The Principle of Independent Mechanism offers a set of intuitive assumptions we can find evidence in actual cases. Suppose there’s such robust decomposition of joint probabilities into independent mechanisms that would be invariant to environment changes, interventions, and previous policies. In that case, it becomes then attractive to explore such benefits in Machine Learning models, whose generalization power suffers under environment changes and dataset shifts. We’ll see how this principle is leveraged in Machine Learning in the following posts.

References

  1. Peters, J., Janzing, D., & Schlkopf, B., Elements of causal inference: foundations and learning algorithms (2017), : The MIT Press. 

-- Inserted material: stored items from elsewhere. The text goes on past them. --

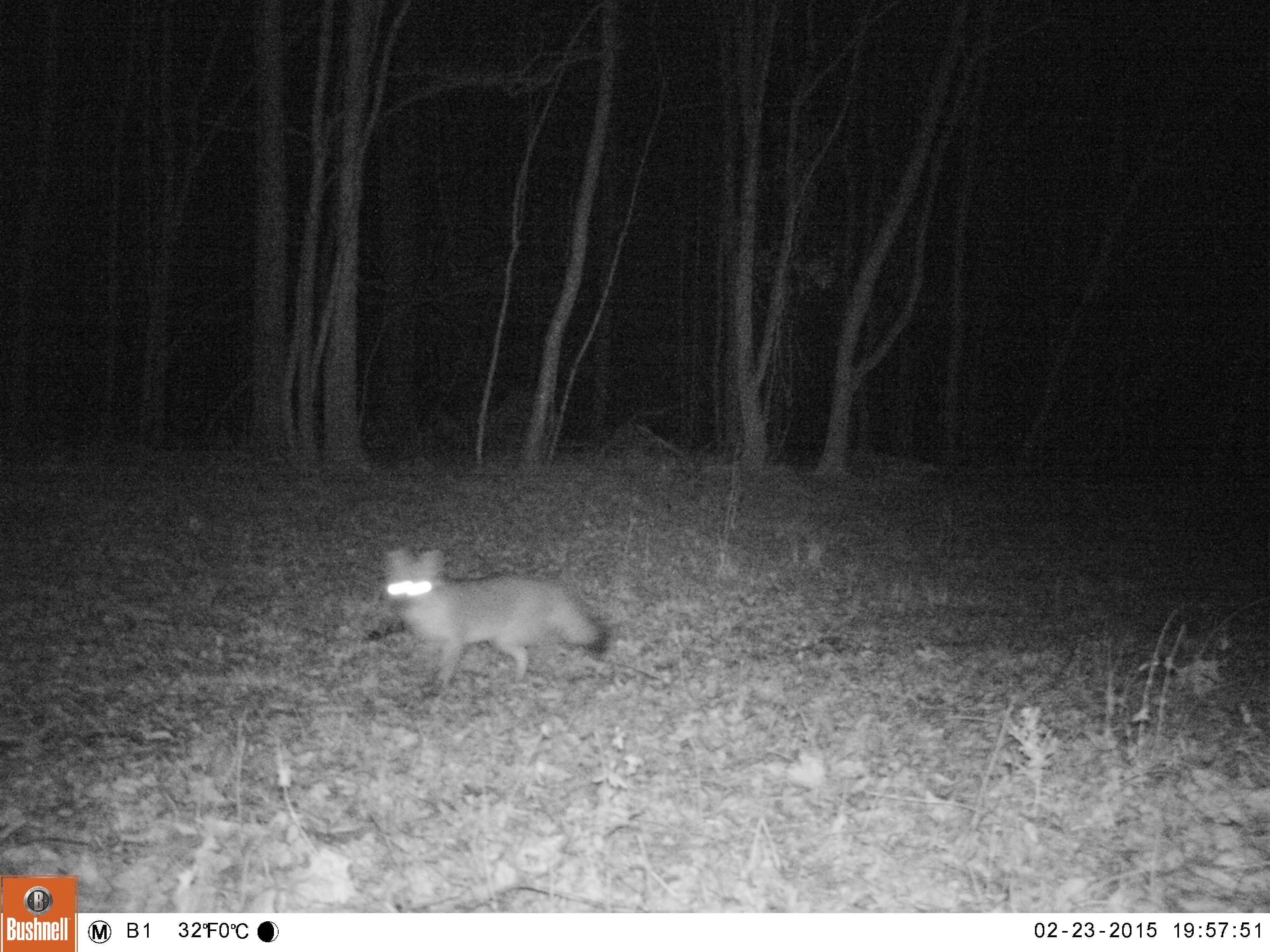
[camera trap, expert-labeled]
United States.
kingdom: Animalia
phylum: Chordata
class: Mammalia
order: Carnivora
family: Canidae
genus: Urocyon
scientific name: Urocyon cinereoargenteus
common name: gray fox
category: Grey Fox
Grey Fox (gray fox) (Urocyon cinereoargenteus).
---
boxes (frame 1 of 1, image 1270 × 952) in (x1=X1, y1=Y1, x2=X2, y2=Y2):
Grey Fox: (x1=369, y1=542, x2=616, y2=702)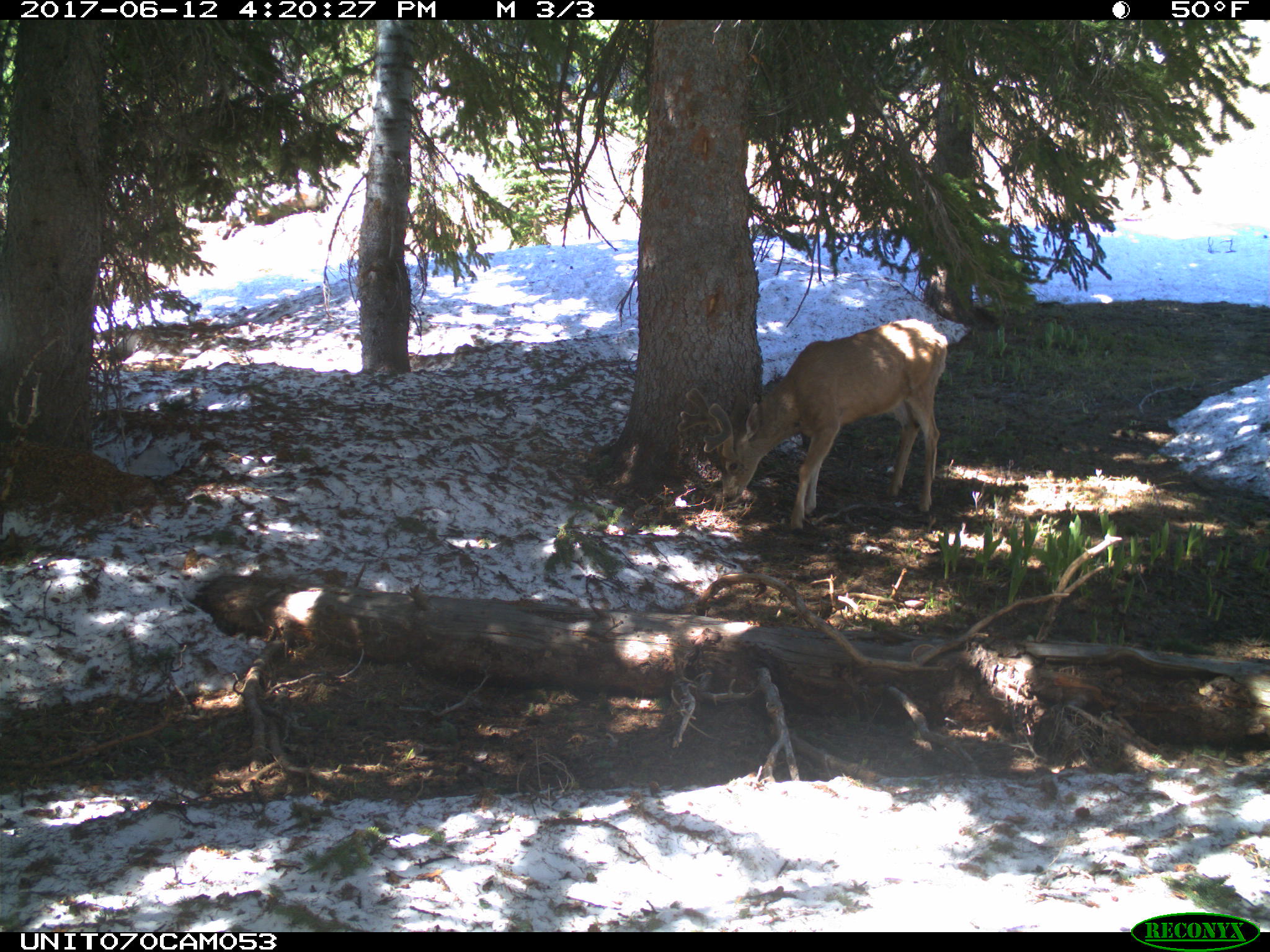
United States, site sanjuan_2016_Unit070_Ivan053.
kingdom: Animalia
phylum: Chordata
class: Mammalia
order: Artiodactyla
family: Cervidae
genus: Odocoileus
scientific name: Odocoileus hemionus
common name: mule deer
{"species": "Odocoileus hemionus (mule deer)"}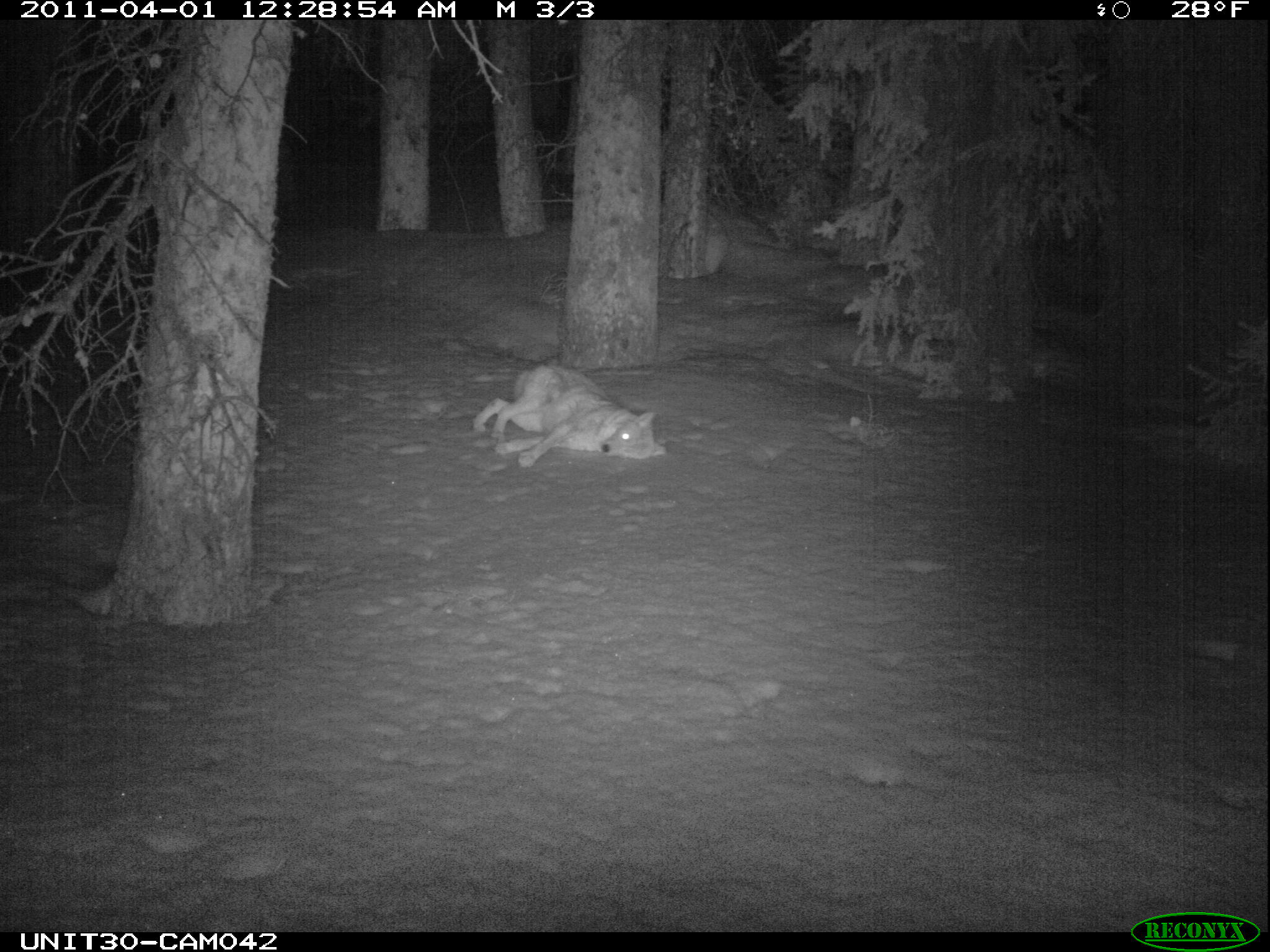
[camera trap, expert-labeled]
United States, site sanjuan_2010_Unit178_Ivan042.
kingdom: Animalia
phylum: Chordata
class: Mammalia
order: Carnivora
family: Canidae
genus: Canis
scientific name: Canis latrans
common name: coyote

  2. Mooij, J. M., Peters, J., Janzing, D., Zscheischler, J., & Scholkopf, Bernhard, Distinguishing cause from effect using observational data: methods and benchmarks, The Journal of Machine Learning Research, 17(1), 1103–1204 (2016). 

  3. Arjovsky, M., Bottou, L., Gulrajani, I., & Lopez-Paz, D., Invariant Risk Minimization 

  4. Goyal, A., & Bengio, Y., Inductive biases for deep learning of higher-level cognition, arXiv preprint arXiv:2011.15091, (), (2020). 

  5. Goyal, A., Lamb, A., Hoffmann, J., Sodhani, S., Levine, S., Bengio, Y., & Scholkopf, Bernhard, Recurrent independent mechanisms, arXiv preprint arXiv:1909.10893, (), (2019). 

  6. Bengio, Y., Deleu, T., Rahaman, N., Ke, R., Lachapelle, Sebastien, Bilaniuk, O., Goyal, A., A meta-transfer objective for learning to disentangle causal mechanisms, arXiv preprint arXiv:1901.10912, (), (2019).